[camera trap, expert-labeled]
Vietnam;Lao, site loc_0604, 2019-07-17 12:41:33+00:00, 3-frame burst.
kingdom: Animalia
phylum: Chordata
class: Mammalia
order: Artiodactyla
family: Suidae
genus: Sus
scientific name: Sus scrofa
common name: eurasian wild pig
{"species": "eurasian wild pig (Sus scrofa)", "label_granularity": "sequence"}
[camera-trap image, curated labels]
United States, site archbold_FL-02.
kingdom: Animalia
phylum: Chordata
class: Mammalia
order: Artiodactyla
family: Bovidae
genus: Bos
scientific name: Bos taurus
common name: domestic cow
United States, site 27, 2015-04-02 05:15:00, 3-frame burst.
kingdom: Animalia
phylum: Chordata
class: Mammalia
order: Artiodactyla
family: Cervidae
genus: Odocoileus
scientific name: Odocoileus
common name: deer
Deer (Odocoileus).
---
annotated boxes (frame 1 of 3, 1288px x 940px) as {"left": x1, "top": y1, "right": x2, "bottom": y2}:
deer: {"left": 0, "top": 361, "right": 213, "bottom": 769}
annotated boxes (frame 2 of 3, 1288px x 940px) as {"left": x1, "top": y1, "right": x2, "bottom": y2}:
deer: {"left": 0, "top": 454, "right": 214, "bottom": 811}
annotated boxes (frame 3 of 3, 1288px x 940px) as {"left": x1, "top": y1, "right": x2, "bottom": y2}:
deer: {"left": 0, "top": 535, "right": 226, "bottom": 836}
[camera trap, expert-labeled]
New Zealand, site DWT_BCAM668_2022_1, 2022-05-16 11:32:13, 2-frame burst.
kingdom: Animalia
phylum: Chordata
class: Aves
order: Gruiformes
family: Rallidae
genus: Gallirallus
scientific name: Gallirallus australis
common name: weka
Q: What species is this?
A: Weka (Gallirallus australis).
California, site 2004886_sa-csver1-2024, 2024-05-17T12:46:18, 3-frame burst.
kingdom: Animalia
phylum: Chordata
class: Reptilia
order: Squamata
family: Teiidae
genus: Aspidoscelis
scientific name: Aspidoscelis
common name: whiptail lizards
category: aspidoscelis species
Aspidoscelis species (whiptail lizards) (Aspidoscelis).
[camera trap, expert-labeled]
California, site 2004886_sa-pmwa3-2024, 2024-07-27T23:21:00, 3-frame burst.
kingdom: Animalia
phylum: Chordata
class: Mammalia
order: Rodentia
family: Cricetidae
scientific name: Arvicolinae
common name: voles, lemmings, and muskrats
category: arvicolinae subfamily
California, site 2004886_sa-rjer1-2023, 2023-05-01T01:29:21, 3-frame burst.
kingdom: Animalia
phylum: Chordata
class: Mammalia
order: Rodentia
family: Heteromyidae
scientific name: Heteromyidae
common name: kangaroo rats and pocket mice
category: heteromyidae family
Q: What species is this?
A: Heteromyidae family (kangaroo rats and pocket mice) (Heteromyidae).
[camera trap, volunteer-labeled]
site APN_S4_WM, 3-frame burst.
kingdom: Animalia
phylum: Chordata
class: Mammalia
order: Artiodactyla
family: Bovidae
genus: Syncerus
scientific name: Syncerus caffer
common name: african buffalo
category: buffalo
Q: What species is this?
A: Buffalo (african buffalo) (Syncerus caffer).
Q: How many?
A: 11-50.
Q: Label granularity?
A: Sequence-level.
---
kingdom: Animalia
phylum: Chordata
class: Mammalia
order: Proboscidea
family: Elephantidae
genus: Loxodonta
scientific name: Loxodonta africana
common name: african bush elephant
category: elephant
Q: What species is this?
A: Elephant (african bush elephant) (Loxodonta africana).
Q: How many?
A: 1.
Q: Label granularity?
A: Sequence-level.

#### [WORK REQUIRED]
The lines wanted are those from the one with "common name: weka" through the last line of the records, repeated exactly and with both ends included.

#### [WRITTEN SOLUTION]
common name: weka
Q: What species is this?
A: Weka (Gallirallus australis).
California, site 2004886_sa-csver1-2024, 2024-05-17T12:46:18, 3-frame burst.
kingdom: Animalia
phylum: Chordata
class: Reptilia
order: Squamata
family: Teiidae
genus: Aspidoscelis
scientific name: Aspidoscelis
common name: whiptail lizards
category: aspidoscelis species
Aspidoscelis species (whiptail lizards) (Aspidoscelis).
[camera trap, expert-labeled]
California, site 2004886_sa-pmwa3-2024, 2024-07-27T23:21:00, 3-frame burst.
kingdom: Animalia
phylum: Chordata
class: Mammalia
order: Rodentia
family: Cricetidae
scientific name: Arvicolinae
common name: voles, lemmings, and muskrats
category: arvicolinae subfamily
California, site 2004886_sa-rjer1-2023, 2023-05-01T01:29:21, 3-frame burst.
kingdom: Animalia
phylum: Chordata
class: Mammalia
order: Rodentia
family: Heteromyidae
scientific name: Heteromyidae
common name: kangaroo rats and pocket mice
category: heteromyidae family
Q: What species is this?
A: Heteromyidae family (kangaroo rats and pocket mice) (Heteromyidae).
[camera trap, volunteer-labeled]
site APN_S4_WM, 3-frame burst.
kingdom: Animalia
phylum: Chordata
class: Mammalia
order: Artiodactyla
family: Bovidae
genus: Syncerus
scientific name: Syncerus caffer
common name: african buffalo
category: buffalo
Q: What species is this?
A: Buffalo (african buffalo) (Syncerus caffer).
Q: How many?
A: 11-50.
Q: Label granularity?
A: Sequence-level.
---
kingdom: Animalia
phylum: Chordata
class: Mammalia
order: Proboscidea
family: Elephantidae
genus: Loxodonta
scientific name: Loxodonta africana
common name: african bush elephant
category: elephant
Q: What species is this?
A: Elephant (african bush elephant) (Loxodonta africana).
Q: How many?
A: 1.
Q: Label granularity?
A: Sequence-level.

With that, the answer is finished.